■ **TEXT PROVIDED**
"""

Friday, August 07, 2020

A Little Phun with Physics...or is it chemistry?

abcdust It can be hard to visualize something smaller than something too small to see. This graphic lets you see how much smaller a coronavirus particle is than even a single red blood cell.
I’m one of those people who has to see something work before I understand how it works. I mean, I knew hand-washing and social distancing worked to slow the spread of the coronavirus that causes COVID-19. I believed our scientists and healthcare workers. But how do you see something as small as a virus that is hundreds of times smaller than other things [see graphic] you can only see with a microscope?
Luckily, I’m one of those people who also thinks in metaphors. What if the infectious dose of the coronavirus was a like drop of food coloring?
Here is a fun little experiment you can use to show kids why hand-washing is important—and get the visual yourself. You’ll need food coloring, an spoon, a clear pint jar, and a clear quart jar. Oh! And an eyedropper would help.
Before getting started, let’s talk about spreading the disease. You’ve probably heard that the virus can “live” on hard surfaces for days and that it travels in droplets for more than six feet. One study showed that a sneeze can propel the virus for up to sixteen feet. So it’s important to understand that getting exposed to the virus does not mean you’ll die. It doesn’t even mean you’ll get sick or become a carrier. To get sick, you need to acquire enough of the virus to overcome your immune system, what scientists call an “infectious dose.”
Washing your hands and keeping physically distant from others reduces the dose when you are exposed. And that brings us back to my nifty little activity.
We’re going to pretend that one drop of food coloring is an infectious dose of the virus. If you put a drop of food coloring on the back of your hand, you’ll get most of it off. If you drop it on a hard surface, it just sits there waiting to be picked up by a living thing. It doesn’t live there. Viruses aren’t really alive. They are just stray bits of DNA that invade other living cells and hijack them to make more copies of the virus. Here’s where the food color analogy breaks down. Food coloring will probably stain whatever you put it on. Unless it is absorbed into another living organism, the virus will eventually fall apart and disappear.

"""

■ **QUESTIONS**
1. List every supply that the coronavirus post names for the food coloring experiment.
2. Echo the coronavirus post word for word, starting at "I’m one of those people who has" and ending at "eyedropper would help.".

[Stored data entries]
"""

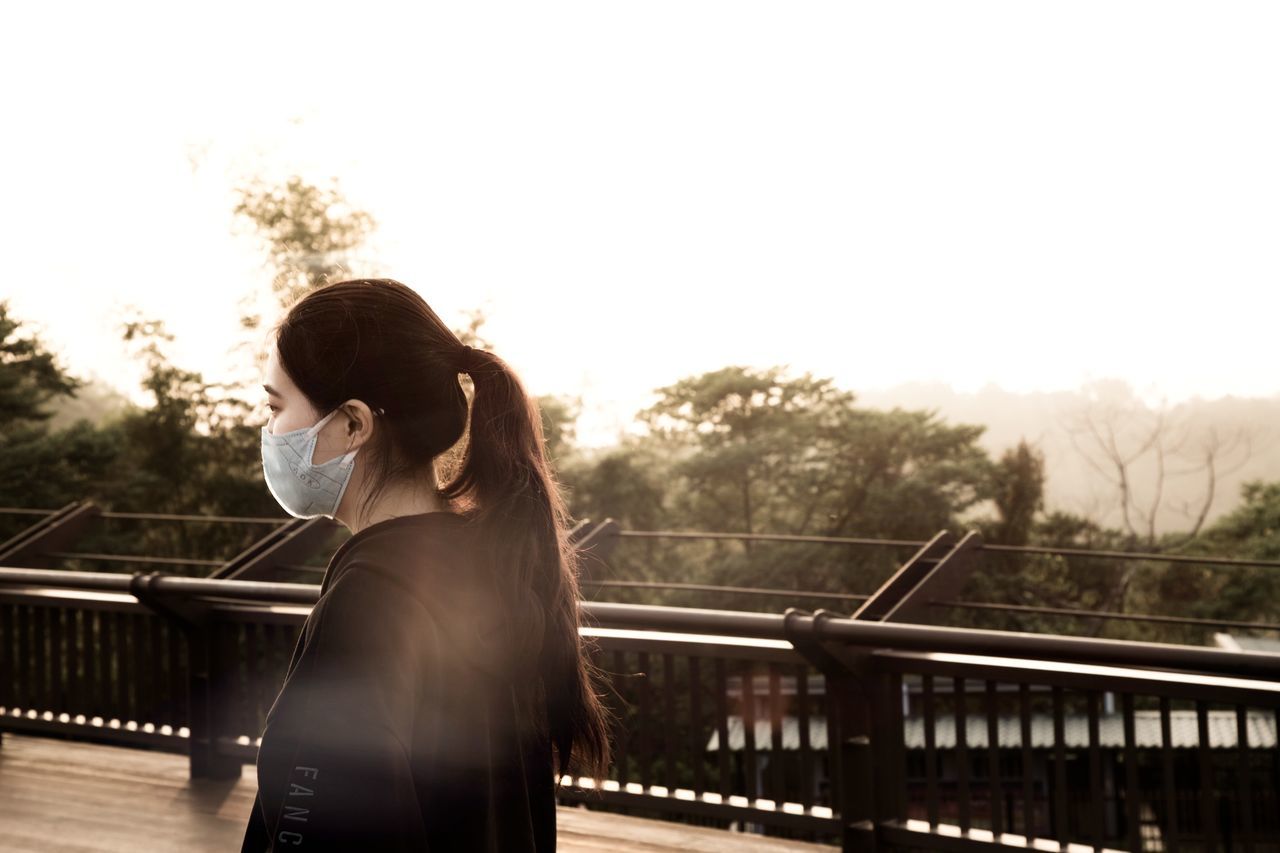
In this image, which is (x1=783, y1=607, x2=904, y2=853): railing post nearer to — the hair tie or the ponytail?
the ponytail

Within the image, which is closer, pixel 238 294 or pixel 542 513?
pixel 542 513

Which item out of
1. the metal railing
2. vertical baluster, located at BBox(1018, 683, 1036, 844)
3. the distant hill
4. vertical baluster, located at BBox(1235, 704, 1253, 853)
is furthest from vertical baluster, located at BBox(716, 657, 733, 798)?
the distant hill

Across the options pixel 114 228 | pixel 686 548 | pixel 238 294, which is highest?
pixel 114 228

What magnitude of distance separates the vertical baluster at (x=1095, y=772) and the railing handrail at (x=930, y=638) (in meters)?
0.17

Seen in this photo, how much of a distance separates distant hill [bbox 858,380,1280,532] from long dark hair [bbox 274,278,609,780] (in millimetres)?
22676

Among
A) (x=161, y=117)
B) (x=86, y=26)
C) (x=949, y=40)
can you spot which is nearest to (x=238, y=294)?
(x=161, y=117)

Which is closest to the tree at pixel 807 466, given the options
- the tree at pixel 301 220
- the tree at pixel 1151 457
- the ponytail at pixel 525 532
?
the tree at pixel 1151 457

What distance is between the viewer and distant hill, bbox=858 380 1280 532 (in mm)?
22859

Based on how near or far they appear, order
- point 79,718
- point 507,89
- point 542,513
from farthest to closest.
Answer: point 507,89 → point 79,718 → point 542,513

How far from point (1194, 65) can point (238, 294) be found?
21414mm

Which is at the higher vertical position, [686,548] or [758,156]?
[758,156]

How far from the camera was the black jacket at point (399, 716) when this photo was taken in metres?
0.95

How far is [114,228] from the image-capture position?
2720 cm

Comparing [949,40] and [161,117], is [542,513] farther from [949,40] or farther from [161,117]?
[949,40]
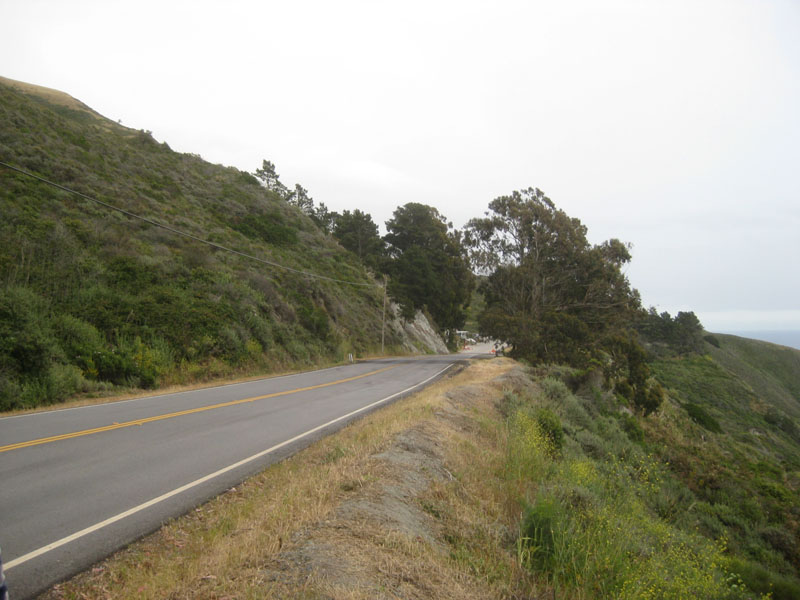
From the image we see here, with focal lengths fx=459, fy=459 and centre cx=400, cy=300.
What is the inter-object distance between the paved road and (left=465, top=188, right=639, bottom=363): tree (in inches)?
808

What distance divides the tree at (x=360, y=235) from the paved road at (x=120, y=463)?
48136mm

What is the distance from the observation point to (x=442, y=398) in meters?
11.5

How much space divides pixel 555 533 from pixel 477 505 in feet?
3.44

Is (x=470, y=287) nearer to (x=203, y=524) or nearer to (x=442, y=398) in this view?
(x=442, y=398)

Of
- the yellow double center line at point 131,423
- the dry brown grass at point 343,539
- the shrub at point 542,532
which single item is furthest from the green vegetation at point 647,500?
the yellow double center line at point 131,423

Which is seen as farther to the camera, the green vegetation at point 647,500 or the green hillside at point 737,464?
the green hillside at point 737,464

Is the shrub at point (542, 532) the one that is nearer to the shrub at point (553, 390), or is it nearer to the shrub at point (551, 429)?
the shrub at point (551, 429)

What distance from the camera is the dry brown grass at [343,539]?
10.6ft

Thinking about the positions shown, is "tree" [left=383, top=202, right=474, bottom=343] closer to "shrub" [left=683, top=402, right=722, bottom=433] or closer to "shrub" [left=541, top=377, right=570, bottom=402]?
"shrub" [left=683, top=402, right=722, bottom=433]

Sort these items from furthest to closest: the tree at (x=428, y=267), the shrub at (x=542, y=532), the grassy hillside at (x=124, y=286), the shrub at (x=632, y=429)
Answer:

"""
"""

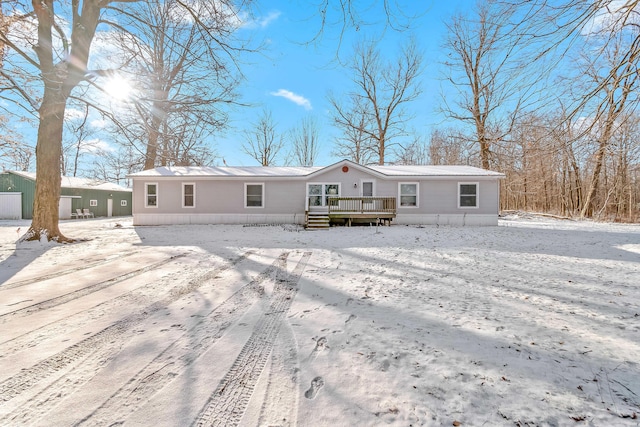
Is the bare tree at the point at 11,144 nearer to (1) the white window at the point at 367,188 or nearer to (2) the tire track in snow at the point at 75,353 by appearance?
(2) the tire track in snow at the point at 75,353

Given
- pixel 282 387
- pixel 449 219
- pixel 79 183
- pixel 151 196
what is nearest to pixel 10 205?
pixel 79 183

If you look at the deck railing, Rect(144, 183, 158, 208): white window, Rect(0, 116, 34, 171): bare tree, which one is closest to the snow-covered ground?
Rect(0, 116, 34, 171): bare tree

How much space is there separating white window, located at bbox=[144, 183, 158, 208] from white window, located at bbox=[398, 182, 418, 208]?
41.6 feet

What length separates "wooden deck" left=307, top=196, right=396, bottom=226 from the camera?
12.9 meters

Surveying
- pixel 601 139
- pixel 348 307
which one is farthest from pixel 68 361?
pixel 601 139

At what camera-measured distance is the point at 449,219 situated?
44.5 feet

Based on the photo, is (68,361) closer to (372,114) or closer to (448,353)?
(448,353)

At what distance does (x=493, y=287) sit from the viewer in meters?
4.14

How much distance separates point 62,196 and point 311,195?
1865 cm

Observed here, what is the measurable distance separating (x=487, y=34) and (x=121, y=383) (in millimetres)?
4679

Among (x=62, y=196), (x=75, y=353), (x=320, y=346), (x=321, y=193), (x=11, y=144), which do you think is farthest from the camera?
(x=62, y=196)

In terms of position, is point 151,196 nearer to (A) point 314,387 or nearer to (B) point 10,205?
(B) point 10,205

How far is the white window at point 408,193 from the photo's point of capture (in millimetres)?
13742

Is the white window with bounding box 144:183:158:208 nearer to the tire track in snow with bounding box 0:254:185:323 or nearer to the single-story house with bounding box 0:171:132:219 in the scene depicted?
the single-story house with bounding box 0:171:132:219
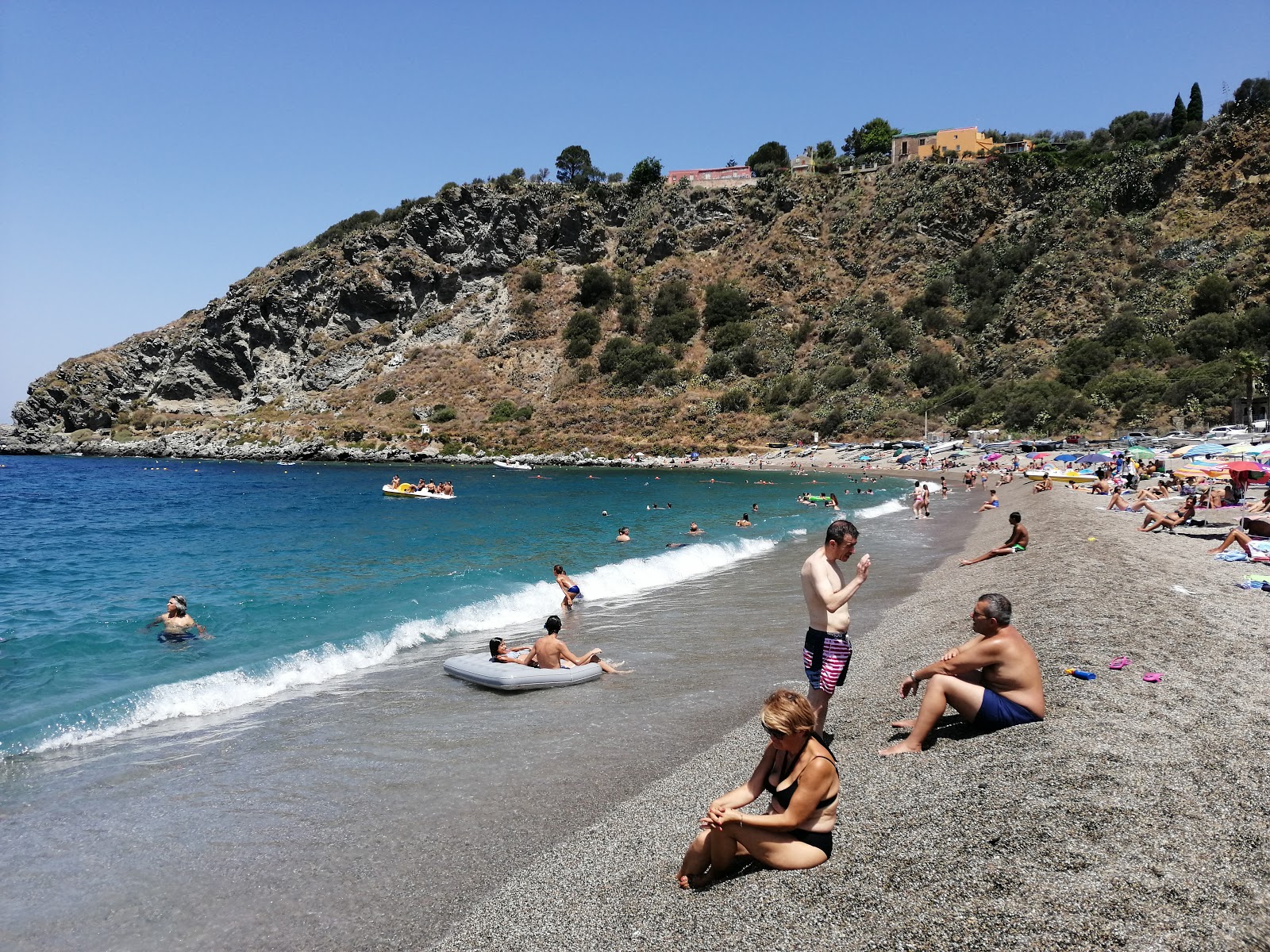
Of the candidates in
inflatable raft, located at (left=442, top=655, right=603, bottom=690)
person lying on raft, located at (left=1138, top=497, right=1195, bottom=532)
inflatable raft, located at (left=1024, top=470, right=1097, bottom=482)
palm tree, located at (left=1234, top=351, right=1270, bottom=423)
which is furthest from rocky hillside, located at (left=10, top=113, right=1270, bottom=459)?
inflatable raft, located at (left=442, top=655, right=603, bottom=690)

"""
"""

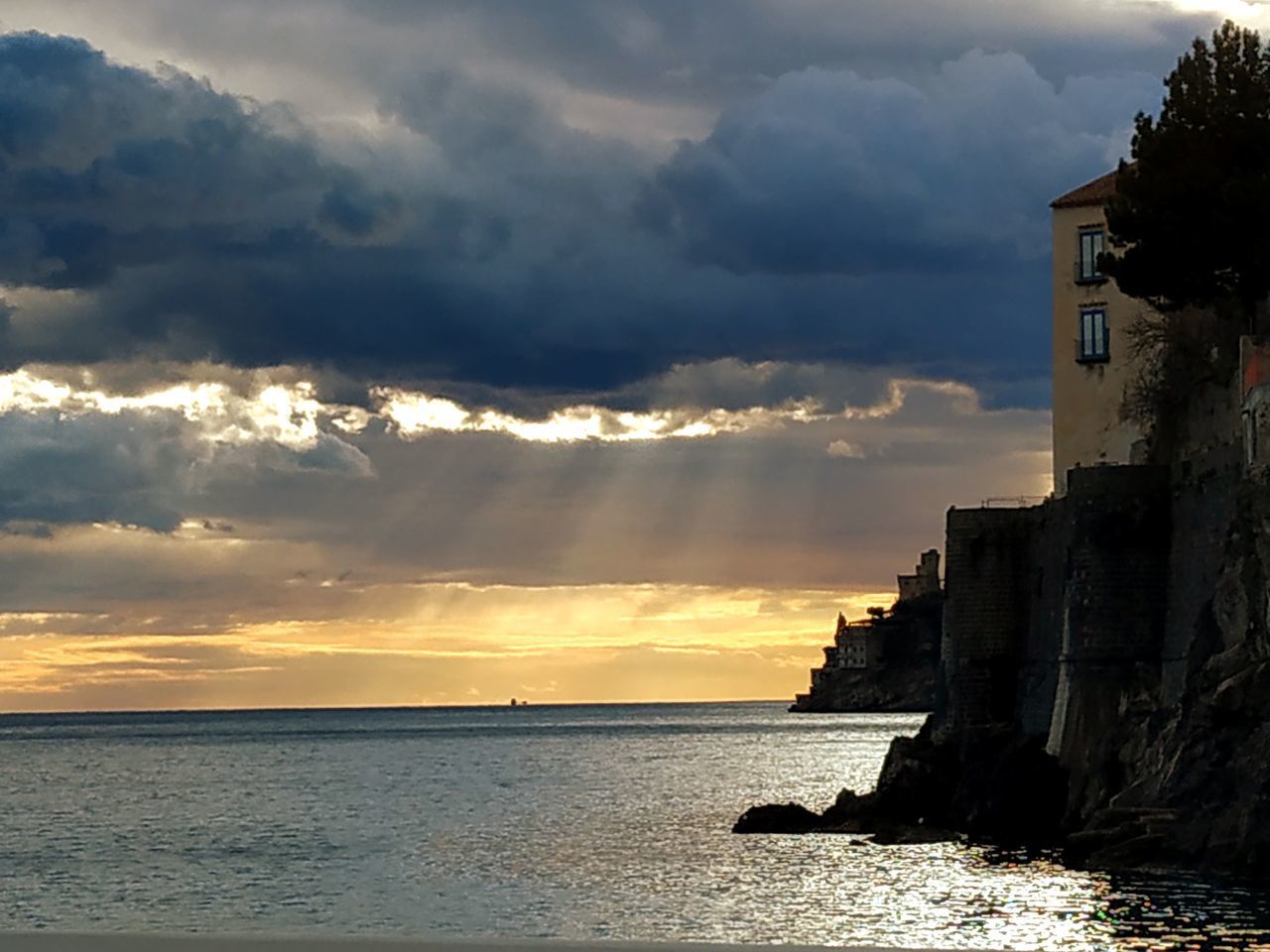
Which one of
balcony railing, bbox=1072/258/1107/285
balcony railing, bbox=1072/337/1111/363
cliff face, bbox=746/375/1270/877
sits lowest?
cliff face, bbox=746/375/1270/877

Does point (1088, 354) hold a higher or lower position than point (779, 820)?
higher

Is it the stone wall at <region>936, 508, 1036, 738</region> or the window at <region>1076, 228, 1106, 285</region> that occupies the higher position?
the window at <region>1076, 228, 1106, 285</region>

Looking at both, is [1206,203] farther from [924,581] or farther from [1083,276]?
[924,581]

"""

■ **OUTPUTS IN ORDER**
1. food coloring, spoon, clear pint jar, clear quart jar, eyedropper

2.
I’m one of those people who has to see something work before I understand how it works. I mean, I knew hand-washing and social distancing worked to slow the spread of the coronavirus that causes COVID-19. I believed our scientists and healthcare workers. But how do you see something as small as a virus that is hundreds of times smaller than other things [see graphic] you can only see with a microscope?
Luckily, I’m one of those people who also thinks in metaphors. What if the infectious dose of the coronavirus was a like drop of food coloring?
Here is a fun little experiment you can use to show kids why hand-washing is important—and get the visual yourself. You’ll need food coloring, an spoon, a clear pint jar, and a clear quart jar. Oh! And an eyedropper would help.